In the pulse former, a zener diode (two-anode zener diode) is connected parallel to the capacitor, the zener diode anode being connected to the second capacitor plate.

In addition, as an option, a zener diode is introduced into the pulse shaper, the cathode and anode of which are connected, respectively, to the anode of the first diode and the second capacitor plate.

In the pulse former, a third diode is connected parallel to the second resistor, the anode of which is connected to the anode of the second diode.

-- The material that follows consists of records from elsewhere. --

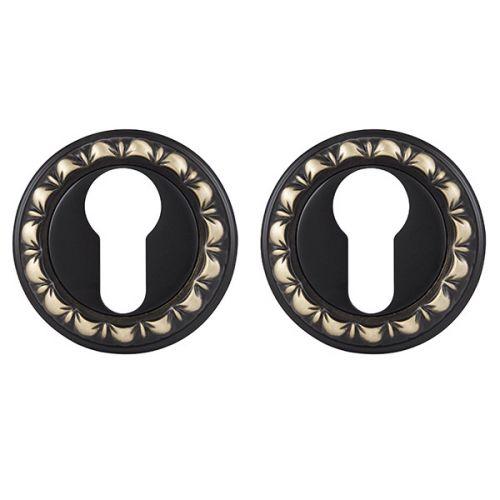 Накладка под Punto (Пунто) цилиндр ET MT OBL-20 античный черный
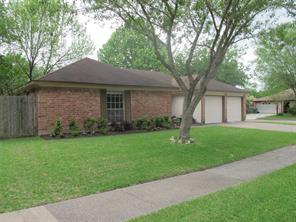 Houston Home at 1618 Pecan Hollow Street Pearland , TX , 77581-5714 For Sale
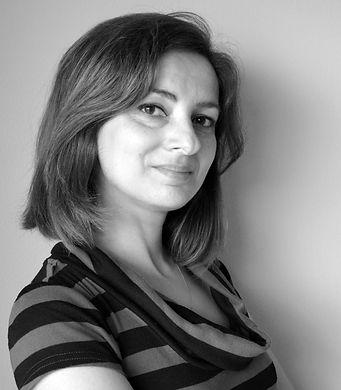 Shelly Agronin industrial designer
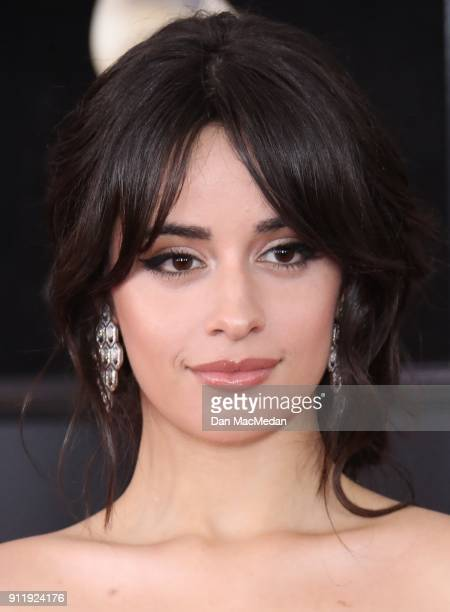 Camila Cabello arrives at the 60th Annual GRAMMY Awards at Madison Square Garden on January 28 2018 in New York City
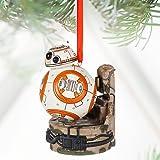 スター・ウォーズ BB-8 スケッチブック オーナメント フォースの覚醒 クリスマスツリー 飾り [並行輸入品]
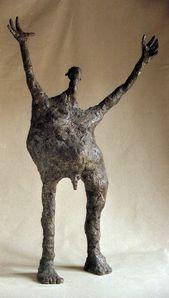 (11) LE RAVI H 104cm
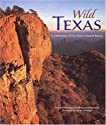 See  Texas travel books we recommend to read for your next trip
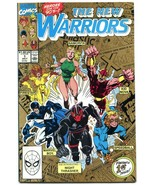 The New Warriors #1 1990- Second Printing- Night Thrasher- NM- - $18.92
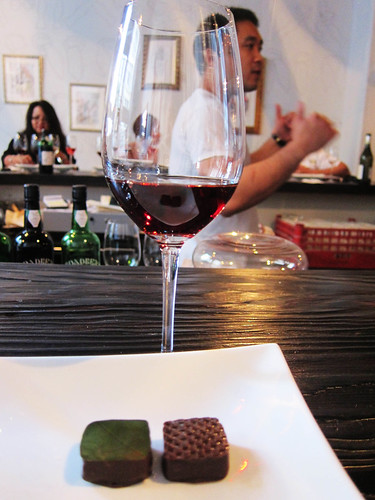 Filipino Chocolate and Wine Pairing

In the pulse shaper, the electronic key contains a triac, and the control input of the key is connected through a back-connected diode to the control electrode of the triac and through a parallel-connected resistor and a directly connected diode with the cathode of the triac and the input of the key, the output of which is connected to the anode of the triac.

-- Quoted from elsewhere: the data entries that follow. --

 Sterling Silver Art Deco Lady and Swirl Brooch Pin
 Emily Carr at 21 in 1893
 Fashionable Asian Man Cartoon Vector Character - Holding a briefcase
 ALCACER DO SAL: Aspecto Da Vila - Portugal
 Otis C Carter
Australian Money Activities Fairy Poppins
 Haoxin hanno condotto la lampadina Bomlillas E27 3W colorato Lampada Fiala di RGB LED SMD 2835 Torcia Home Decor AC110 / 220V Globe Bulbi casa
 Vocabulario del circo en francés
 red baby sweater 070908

It is possible that the first clamp of the pulse shaper is connected to the positive terminal + E of the energy source of the vehicle electrical system, and the second clamp of the pulse shaper is connected to the first terminal of the mechanical sensor (chopper) or electronic sensor (microprocessor ignition control system of the internal combustion engine), the second terminal of which is connected to the negative clamp -E energy source of the vehicle electrical system.

Alternatively, the first clamp of the pulse shaper is connected to the first clamp of a mechanical sensor (chopper) or electronic sensor (microprocessor control system for ignition of the internal combustion engine), the second clamp of which is connected to the positive terminal + E of the vehicle power source and the second clamp of the pulse shaper is connected to negative clip -E energy source of the vehicle electrical system.

Utility Model Description

The invention relates to ignition systems of internal combustion engines and, in particular, to pulse shapers for controlling thyristors (trinistors or triacs) of a thyristor capacitor-ignition module.

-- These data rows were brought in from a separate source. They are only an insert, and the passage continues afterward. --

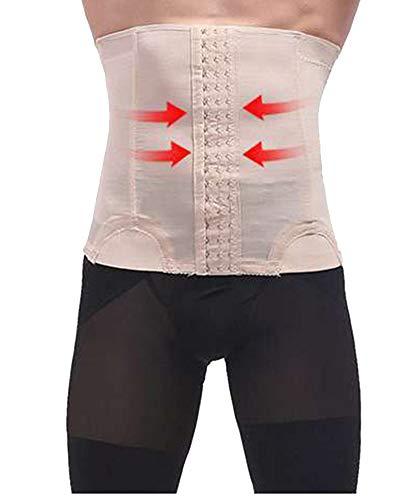 Männer dünner justierbarer Abnehmenband-Korsett-Körper-Unterleibs-Kontrolltaillen-Trainer Gürtel Nackt XL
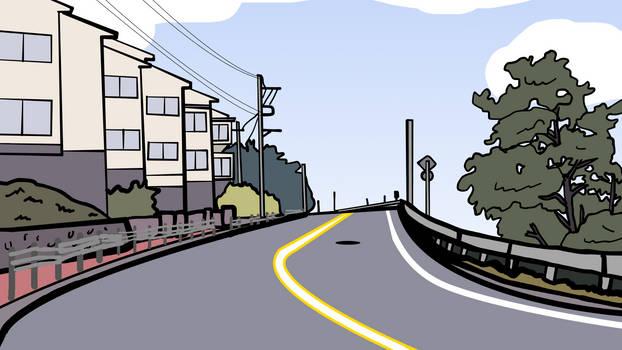 Walfas Custom Background: Miyama Town Road by Midian-P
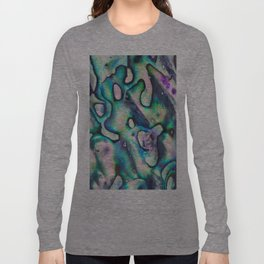 Purpley Green Mother of Pearl Abalone Shell Long Sleeve T-shirt
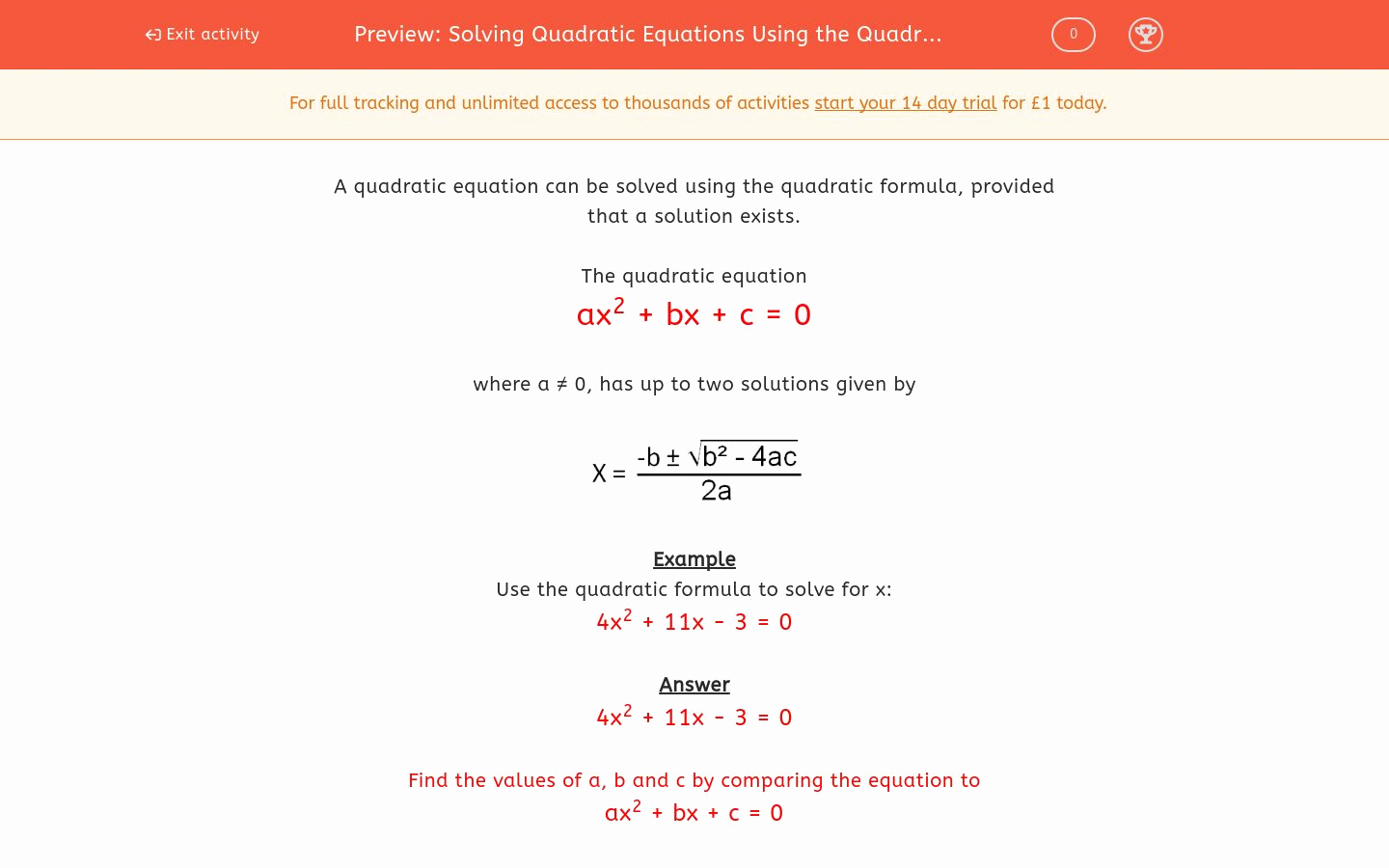 Using the Quadratic formula Worksheet Best Of solving Quadratic Equations Using the Quadratic formula 1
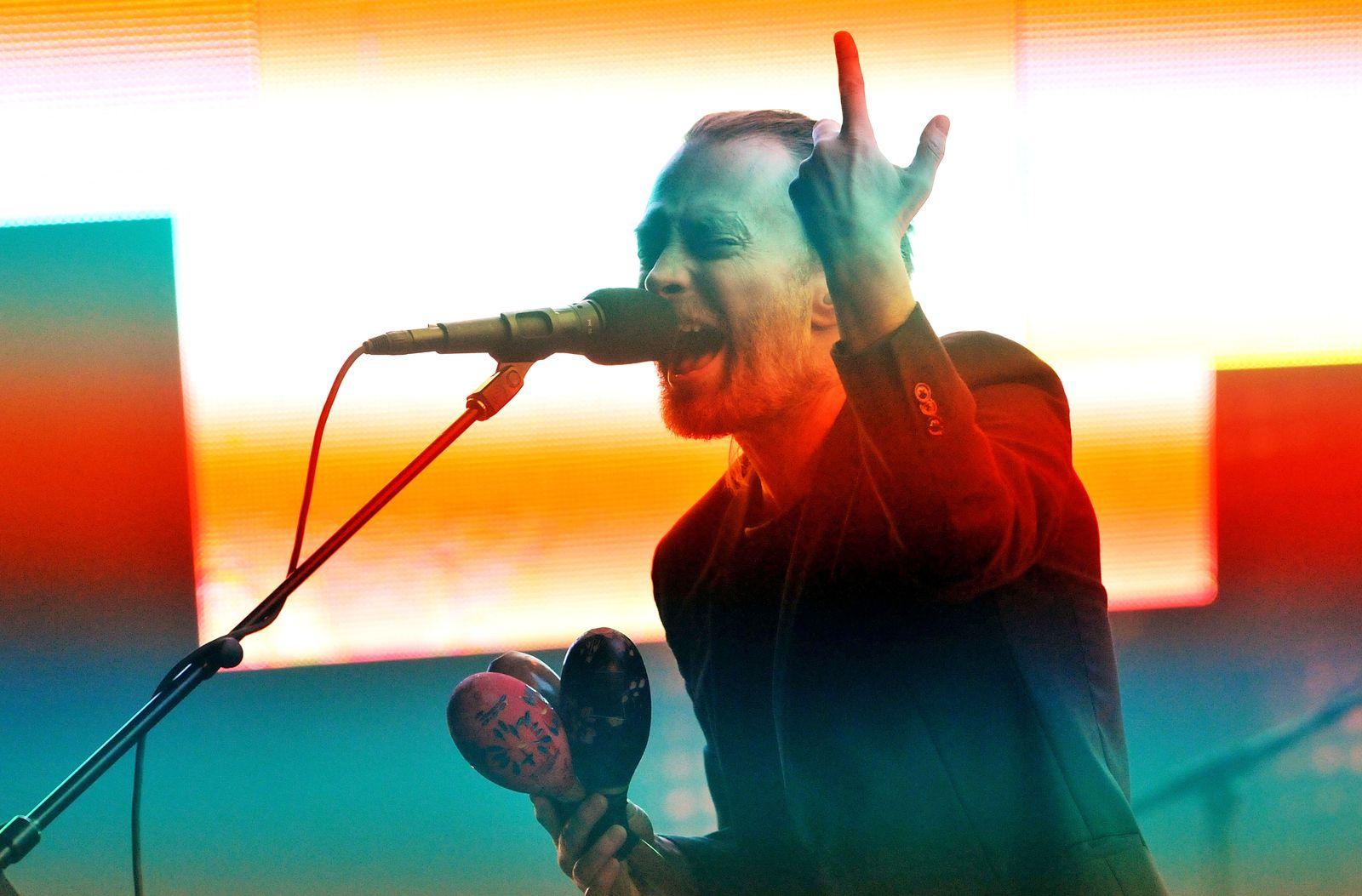 Tageskarte 26.07.13/ Pop/ Thom Yorke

The main disadvantage of capacitor ignition systems is their low noise immunity due to impulse noise, always available in the vehicle’s electrical system. The sources of this interference can be inductive and switching elements, electric motors, vibration devices, as well as a voltage regulator and generator. The interference amplitude, which can exceed 100 V, depends on the state of these devices, as well as on the state of the battery, electrical wiring, and contact connections. The duration of the interference usually does not exceed a fraction of a millisecond. Impulse noise affects the devices of electronic ignition systems and can cause disturbances in their normal operation (malfunctions), for example, untimely switching of triggers, thyristors, etc., as well as element failure.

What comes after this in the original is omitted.